The `StreamDataset` class in `data.py` implements:
- Streaming from FineWeb-Edu (10BT sample)
- Block size: 512 tokens
- Train/val split: First ~7mn samples for training, rest for validation
- Returns: (input_ids, labels, future_tokens) where future_tokens is K=20

**To use a different dataset:** Modify the `load_dataset()` call in `data.py`.

### 3. Training

```bash
python train_entropy.py
```

Configuration can be modified directly in the `CONF` dictionary in `train_entropy.py`.

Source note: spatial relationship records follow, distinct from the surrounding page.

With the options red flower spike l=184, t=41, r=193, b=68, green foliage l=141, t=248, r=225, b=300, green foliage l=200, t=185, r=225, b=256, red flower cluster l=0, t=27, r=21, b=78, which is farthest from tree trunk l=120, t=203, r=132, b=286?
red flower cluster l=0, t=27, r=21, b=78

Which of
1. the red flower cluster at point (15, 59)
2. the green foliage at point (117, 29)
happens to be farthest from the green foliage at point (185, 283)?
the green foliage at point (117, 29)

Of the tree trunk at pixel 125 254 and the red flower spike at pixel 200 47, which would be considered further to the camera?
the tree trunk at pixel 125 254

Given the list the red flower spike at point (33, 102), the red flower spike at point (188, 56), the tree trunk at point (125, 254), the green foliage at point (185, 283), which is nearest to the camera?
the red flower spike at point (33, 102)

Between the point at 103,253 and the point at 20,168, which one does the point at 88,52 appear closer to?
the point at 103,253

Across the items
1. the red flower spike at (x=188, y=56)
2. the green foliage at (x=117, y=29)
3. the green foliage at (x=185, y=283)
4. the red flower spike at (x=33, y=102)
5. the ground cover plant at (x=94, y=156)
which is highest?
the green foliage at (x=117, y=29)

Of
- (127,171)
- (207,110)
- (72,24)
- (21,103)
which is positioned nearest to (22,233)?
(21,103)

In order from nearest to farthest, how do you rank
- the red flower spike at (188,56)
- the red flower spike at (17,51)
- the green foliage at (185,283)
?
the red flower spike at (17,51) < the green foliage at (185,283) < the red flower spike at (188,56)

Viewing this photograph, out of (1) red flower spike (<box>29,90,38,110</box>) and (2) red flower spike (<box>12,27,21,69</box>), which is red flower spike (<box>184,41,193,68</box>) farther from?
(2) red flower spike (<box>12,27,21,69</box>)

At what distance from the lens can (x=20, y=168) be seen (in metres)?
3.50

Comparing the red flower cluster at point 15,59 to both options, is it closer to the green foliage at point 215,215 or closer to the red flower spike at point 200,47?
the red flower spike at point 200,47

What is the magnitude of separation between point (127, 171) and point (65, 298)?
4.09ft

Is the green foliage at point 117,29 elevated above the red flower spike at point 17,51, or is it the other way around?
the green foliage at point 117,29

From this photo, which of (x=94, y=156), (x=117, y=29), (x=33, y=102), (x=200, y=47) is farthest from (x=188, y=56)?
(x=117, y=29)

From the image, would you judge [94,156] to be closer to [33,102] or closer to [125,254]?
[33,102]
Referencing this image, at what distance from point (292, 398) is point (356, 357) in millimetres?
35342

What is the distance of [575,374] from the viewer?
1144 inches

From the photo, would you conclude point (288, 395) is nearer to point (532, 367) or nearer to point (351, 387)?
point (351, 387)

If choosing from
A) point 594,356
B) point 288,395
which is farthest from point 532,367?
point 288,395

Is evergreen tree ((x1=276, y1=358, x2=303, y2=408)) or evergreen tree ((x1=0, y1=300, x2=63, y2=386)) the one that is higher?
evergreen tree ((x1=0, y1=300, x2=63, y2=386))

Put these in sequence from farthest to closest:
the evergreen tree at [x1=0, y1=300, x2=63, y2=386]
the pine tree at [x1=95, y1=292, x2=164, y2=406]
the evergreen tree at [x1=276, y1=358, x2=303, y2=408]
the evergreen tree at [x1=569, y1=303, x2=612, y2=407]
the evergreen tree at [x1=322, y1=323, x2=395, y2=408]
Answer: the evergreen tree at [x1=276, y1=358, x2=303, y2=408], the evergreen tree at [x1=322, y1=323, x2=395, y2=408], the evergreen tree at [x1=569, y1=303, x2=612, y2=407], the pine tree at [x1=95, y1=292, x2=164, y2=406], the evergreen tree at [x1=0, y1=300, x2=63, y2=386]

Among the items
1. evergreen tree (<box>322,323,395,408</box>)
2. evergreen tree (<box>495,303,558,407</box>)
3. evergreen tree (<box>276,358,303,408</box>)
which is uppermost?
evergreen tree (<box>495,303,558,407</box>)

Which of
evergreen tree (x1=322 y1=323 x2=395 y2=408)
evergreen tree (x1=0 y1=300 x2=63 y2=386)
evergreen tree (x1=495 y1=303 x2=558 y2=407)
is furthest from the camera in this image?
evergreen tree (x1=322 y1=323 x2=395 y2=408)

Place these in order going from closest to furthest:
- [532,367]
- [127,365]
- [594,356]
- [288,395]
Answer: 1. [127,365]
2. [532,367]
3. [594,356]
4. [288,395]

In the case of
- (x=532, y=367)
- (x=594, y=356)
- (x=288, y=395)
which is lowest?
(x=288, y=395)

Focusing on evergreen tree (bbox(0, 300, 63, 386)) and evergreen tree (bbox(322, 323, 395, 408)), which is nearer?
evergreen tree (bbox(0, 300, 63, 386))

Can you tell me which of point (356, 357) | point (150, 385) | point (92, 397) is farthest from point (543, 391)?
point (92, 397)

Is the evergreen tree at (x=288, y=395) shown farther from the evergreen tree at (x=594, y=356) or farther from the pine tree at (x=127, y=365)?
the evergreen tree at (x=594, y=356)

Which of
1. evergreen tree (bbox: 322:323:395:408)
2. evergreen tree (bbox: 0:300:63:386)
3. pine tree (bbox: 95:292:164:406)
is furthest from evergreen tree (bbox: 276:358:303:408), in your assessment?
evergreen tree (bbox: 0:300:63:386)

### 4. Compute Variance Scaling Factor

After training, compute the global variance scaling factor γ from validation set:

```bash
python compute_gamma.py --checkpoint ./checkpoints/best_model --num_samples 10000
```

The paper reports γ ≈ 3.42 for Mistral-7B on FineWeb-Edu.

### 5. Inference

```bash
python inference.py --checkpoint ./checkpoints/best_model --prompt "Your text here"
```

**Key inference parameters:**
- `--alpha 0.5`: Gating intensity (default from paper)
- `--gamma 3.42`: Variance scaling factor (default from paper)
- `--compute_gamma`: Optionally compute γ from your validation set

## Architecture

### Model Components

1. **Base Model**: Quantized LLM with LoRA adapters (System 1)
2. **Idea Head**: Semantic projection layer (System 2)
3. **Dynamic Gating**: Entropy-adaptive training + variance alignment inference

### Training vs Inference

**Training (Section 3.5, Equation 8):**
- Loss formula: `L = L_NTP + λ_base · w_t · L_Idea`
- L_NTP computed from token_logits (System 1 only)
- L_Idea computed from idea_logits (System 2 only)
- Entropy-weighted: `w_t = 1 + δ·H(p_token)` where δ=2.0
- NO variance scaling (boost=1.0)
- Only mean centering applied to idea logits

**Inference (Section 3.3):**
- Fixed gating intensity (α=0.5)
- Variance alignment enabled with global γ≈3.42
- Formula: `γ = E[σ(z_token)] / E[σ(z'_idea)]` computed from validation set
- Uses gated final_logits for generation

### Key Hyperparameters

| Parameter | Value | Description |
|-----------|-------|-------------|
| `alpha` | 0.5 | Gating intensity (fixed during inference) |
| `gamma` | 3.42 | Variance scaling factor (inference only) |
| `pos_weight` | 200 | Class imbalance correction |
| `stopword_cutoff` | 250 | Vocabulary masking threshold |
| `base_idea_weight` | 0.3 | Base semantic loss weight (λ_base) |
| `entropy_sensitivity` | 2.0 | Entropy scaling factor δ (training only) |


## File Structure

```
icml2026_final_submission/
├── README.md              # This file
├── requirements.txt       # Python dependencies
├── LICENSE               # MIT License
├── setup.sh              # Environment setup script
├── model.py              # IdeaGatedModel architecture
├── train_entropy.py      # Training loop with entropy weighting
├── data.py               # Dataset interface (to be implemented)
├── compute_gamma.py      # Utility to compute variance scaling factor
└── inference.py          # Inference with variance alignment
```

## Reproducibility Notes

1. **Hardware**: Results reported on NVIDIA RTX 4090 (24GB)
2. **Base Model**: Mistral-7B-v0.1 with 4-bit quantization
3. **Data**: FineWeb-Edu (HuggingFaceFW/fineweb-edu, sample-10BT)
4. **Variance Factor**: Compute γ from your validation set using `compute_gamma.py`

## Key Implementation Details

### Training (Equation 8)
The two losses are computed **independently**:
- L_NTP from token_logits (System 1, no gating)
- L_Idea from idea_logits (System 2, separate)
- Combined: `L = L_NTP + λ_base · w_t · L_Idea`

### Inference (Section 3.3)
Variance alignment is **enabled** during inference:
- Pre-computed global γ ≈ 3.42
- Applied as: `ẑ_idea = z'_idea · γ`
- Fixed α=0.5 for gating

## Citation

```bibtex
@inproceedings{anonymous2026entropy,
  title={Latent Semantic Planning: Constraining Autoregressive Generation to Ideas Before Words},
  author={Anonymous},
  booktitle={International Conference on Machine Learning},
  year={2026}
}
```

## License

This code is released under MIT License for research purposes.